**任务目标**
在下列条目中找出所有含有单词“photographic”的行，并逐行照抄下来。匹配时区分大小写。

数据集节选
══════════════════════════════
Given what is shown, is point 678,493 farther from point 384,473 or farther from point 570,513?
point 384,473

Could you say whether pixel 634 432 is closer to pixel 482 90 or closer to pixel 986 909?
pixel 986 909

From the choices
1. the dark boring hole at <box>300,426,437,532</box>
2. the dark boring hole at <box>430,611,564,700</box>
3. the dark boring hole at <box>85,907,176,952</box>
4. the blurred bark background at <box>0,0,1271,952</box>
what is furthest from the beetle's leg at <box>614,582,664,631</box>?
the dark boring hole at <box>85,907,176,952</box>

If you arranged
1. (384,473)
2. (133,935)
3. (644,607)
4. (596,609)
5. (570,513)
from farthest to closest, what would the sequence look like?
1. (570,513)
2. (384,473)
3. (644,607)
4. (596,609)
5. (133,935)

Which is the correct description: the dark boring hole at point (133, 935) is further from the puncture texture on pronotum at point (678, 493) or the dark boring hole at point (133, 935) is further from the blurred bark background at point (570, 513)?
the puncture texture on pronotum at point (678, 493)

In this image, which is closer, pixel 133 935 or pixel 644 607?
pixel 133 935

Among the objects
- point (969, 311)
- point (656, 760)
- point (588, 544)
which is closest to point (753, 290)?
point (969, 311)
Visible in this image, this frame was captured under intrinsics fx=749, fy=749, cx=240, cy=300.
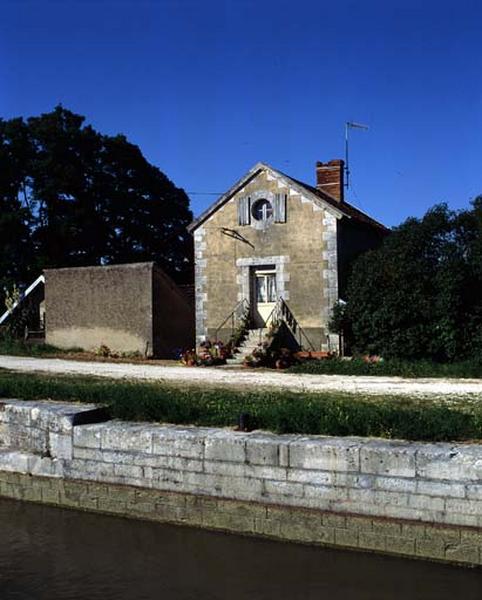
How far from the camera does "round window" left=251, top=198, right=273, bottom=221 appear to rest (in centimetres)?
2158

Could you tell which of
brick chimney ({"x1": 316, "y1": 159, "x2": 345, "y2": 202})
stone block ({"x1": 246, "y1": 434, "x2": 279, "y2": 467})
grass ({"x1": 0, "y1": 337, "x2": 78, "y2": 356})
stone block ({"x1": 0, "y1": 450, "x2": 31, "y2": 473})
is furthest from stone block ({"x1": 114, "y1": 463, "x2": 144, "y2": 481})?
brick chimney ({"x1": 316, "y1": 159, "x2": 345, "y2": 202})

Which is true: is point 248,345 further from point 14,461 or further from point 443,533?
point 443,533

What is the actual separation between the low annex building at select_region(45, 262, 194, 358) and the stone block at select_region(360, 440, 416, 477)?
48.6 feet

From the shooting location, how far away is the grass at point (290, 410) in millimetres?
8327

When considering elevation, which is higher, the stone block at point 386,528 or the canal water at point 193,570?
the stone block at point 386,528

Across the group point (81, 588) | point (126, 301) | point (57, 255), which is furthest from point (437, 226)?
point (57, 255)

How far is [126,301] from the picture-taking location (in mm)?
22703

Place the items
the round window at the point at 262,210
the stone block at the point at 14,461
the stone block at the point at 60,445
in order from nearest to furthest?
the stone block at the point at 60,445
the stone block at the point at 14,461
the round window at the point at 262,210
══════════════════════════════
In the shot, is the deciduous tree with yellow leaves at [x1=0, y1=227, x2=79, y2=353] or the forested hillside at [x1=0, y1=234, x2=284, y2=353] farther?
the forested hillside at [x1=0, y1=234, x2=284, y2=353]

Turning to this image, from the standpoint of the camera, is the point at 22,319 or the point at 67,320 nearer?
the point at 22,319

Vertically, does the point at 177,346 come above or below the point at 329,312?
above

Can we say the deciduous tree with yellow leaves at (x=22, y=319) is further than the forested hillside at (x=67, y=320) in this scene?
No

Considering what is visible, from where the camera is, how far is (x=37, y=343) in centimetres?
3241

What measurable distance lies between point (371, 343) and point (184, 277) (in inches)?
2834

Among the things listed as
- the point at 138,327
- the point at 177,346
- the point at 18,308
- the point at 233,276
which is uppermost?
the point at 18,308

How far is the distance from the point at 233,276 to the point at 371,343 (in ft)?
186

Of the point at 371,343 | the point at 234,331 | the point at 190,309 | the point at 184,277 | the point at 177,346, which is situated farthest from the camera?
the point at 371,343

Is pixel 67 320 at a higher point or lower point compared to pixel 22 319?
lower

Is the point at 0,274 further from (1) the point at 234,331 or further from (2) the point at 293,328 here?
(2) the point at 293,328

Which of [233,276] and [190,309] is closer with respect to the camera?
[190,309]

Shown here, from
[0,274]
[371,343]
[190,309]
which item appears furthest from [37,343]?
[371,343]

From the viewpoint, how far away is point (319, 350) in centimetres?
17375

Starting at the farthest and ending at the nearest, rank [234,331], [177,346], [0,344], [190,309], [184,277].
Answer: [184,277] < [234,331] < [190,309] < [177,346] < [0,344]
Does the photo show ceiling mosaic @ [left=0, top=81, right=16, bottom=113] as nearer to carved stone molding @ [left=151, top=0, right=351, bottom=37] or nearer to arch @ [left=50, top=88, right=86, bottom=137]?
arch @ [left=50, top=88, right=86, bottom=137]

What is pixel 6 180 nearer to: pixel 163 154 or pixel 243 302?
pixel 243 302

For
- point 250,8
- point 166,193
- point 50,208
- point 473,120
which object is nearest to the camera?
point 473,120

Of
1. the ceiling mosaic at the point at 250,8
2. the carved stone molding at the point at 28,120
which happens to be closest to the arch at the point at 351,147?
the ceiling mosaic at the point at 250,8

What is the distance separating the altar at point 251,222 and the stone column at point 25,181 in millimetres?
══════════════════════════════
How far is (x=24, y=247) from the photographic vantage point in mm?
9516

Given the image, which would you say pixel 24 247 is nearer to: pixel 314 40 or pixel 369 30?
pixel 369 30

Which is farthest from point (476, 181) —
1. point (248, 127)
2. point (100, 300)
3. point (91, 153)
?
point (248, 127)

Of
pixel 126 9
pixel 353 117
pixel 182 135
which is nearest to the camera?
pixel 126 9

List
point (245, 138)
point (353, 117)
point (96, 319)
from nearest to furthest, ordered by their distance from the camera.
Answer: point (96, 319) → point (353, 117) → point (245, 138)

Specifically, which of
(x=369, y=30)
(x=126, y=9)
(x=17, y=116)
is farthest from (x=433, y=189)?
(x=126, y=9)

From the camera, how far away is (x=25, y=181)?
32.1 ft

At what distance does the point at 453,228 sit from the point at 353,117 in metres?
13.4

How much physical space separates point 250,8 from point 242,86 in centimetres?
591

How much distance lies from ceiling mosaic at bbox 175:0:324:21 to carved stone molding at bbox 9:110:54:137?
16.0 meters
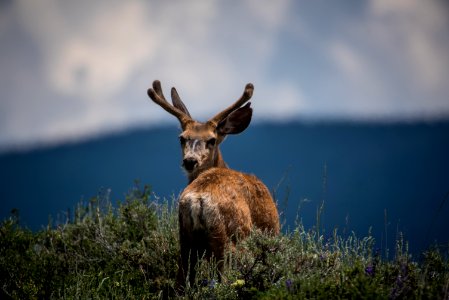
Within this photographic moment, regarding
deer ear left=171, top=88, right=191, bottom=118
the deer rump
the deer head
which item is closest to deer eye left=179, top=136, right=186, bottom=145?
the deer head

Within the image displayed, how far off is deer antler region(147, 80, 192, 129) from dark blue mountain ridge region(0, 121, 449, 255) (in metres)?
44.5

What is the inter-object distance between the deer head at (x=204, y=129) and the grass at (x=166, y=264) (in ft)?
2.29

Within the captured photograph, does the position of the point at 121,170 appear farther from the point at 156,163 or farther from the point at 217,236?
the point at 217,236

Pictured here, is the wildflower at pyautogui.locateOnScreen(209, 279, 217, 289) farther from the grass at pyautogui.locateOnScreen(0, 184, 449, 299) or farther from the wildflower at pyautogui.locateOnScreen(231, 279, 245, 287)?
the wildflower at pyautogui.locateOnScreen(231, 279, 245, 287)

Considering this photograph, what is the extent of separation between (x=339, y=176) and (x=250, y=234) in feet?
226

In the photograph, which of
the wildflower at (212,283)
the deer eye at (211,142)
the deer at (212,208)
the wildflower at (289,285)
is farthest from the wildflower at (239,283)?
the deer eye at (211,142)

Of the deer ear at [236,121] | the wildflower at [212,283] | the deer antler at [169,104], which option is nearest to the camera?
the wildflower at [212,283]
══════════════════════════════
**任务解答**
How far is (x=24, y=247) from the photographic vantage point in mm?
Within this photographic moment, regarding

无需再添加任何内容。